# List of tasks
1/ Copy word for word the part of the atom laser article starting at "From news released" and ending at "them flow continuously.".
2/ In the stored rows, take the lines starting at the line containing "What space is" and ending at the last line of the rows, and switch every "riverbank edge" to "river margin". Return only those lines, with nothing else changed.

# Document extract
··········
According to quantum theory, things like atoms may also be conceived of as waves, and we can technically make 'atom lasers' that comprise continuous waves of matter. The difficulty is in getting these matter waves to survive long enough to be utilized in practical uses.
From news released by Interesting Engineering, a team of Amsterdam scientists has demonstrated that this is actually achievable through some tweaking of the principle that underpins the atom laser, the so-called Bose-Einstein Condensate, or BEC for short.
How this Atom Laser Can Stay on Forever
The macroscopic coherent matter waves known as Bose-Einstein condensates (BECs) have transformed quantum research and atomic physics for decades. They're crucial in quantum modeling and sensing.
For example, atom interferometers in space and daring testing of Einstein's equivalence principle. However, one long-standing limitation for quantum gas devices has been the requirement to perform cooling phases in a time sequence. That is how to make them flow continuously.
To address this, scientists created an indefinite continuous-wave (CW) condensate of strontium atoms to demonstrate a continuous Bose-Einstein condensation. The coherent matter-wave is maintained by amplification of atoms from a warm bath via Bose-stimulated gain. They keep the conditions for condensation going by constantly refilling this fluid while reaching 1,000 times greater phase-space densities than earlier research.
··········
Stored records
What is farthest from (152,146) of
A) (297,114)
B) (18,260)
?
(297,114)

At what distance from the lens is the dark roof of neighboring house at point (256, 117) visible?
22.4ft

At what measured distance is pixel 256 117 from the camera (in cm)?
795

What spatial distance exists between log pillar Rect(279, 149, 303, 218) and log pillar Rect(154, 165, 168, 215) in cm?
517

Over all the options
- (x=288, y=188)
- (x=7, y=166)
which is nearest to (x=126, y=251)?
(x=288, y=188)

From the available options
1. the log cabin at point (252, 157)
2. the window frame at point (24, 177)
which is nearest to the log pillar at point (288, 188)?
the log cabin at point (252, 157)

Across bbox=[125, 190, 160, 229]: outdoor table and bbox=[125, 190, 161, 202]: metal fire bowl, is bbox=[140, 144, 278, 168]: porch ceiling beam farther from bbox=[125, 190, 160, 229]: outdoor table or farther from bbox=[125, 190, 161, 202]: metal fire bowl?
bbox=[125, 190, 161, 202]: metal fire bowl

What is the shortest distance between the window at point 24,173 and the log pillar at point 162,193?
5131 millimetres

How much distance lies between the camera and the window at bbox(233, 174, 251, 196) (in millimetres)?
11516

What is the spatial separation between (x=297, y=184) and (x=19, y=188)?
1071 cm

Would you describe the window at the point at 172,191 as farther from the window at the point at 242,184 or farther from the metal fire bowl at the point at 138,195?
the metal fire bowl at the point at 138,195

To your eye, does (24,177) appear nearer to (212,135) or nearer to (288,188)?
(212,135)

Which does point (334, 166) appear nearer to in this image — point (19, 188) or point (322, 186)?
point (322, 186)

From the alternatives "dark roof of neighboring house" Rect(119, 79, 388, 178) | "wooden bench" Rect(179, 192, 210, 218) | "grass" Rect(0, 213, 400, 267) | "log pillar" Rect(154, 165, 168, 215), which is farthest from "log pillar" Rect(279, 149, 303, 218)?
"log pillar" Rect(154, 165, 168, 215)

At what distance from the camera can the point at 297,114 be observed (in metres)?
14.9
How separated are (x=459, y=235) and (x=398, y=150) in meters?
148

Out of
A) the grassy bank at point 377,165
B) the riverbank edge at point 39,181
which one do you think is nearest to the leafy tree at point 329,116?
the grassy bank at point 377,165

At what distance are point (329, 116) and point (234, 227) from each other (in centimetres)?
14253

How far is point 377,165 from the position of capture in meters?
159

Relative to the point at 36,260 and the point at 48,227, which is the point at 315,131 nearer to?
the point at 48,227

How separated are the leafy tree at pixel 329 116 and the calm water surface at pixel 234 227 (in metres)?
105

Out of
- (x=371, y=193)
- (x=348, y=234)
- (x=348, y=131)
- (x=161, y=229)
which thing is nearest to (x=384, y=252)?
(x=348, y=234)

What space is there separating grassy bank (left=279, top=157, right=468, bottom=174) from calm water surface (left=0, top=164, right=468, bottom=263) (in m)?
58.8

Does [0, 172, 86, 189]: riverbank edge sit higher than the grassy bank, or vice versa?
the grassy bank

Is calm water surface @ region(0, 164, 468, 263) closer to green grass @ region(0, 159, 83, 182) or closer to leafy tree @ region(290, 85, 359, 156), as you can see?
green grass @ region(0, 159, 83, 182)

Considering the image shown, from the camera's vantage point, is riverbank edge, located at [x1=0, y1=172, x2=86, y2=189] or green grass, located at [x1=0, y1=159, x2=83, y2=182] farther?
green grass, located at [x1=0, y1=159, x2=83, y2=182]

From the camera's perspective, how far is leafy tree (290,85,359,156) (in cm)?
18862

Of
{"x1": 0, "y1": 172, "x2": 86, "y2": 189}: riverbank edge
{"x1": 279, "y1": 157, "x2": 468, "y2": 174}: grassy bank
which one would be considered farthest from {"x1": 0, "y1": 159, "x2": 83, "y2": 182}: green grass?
··········
# Solutions to the problems
1/
From news released by Interesting Engineering, a team of Amsterdam scientists has demonstrated that this is actually achievable through some tweaking of the principle that underpins the atom laser, the so-called Bose-Einstein Condensate, or BEC for short.
How this Atom Laser Can Stay on Forever
The macroscopic coherent matter waves known as Bose-Einstein condensates (BECs) have transformed quantum research and atomic physics for decades. They're crucial in quantum modeling and sensing.
For example, atom interferometers in space and daring testing of Einstein's equivalence principle. However, one long-standing limitation for quantum gas devices has been the requirement to perform cooling phases in a time sequence. That is how to make them flow continuously.

2/
What space is there separating grassy bank (left=279, top=157, right=468, bottom=174) from calm water surface (left=0, top=164, right=468, bottom=263) (in m)?
58.8

Does [0, 172, 86, 189]: river margin sit higher than the grassy bank, or vice versa?
the grassy bank

Is calm water surface @ region(0, 164, 468, 263) closer to green grass @ region(0, 159, 83, 182) or closer to leafy tree @ region(290, 85, 359, 156), as you can see?
green grass @ region(0, 159, 83, 182)

Considering the image shown, from the camera's vantage point, is river margin, located at [x1=0, y1=172, x2=86, y2=189] or green grass, located at [x1=0, y1=159, x2=83, y2=182] farther?
green grass, located at [x1=0, y1=159, x2=83, y2=182]

From the camera's perspective, how far is leafy tree (290,85,359,156) (in cm)?
18862

Of
{"x1": 0, "y1": 172, "x2": 86, "y2": 189}: river margin
{"x1": 279, "y1": 157, "x2": 468, "y2": 174}: grassy bank
which one would be considered farthest from {"x1": 0, "y1": 159, "x2": 83, "y2": 182}: green grass?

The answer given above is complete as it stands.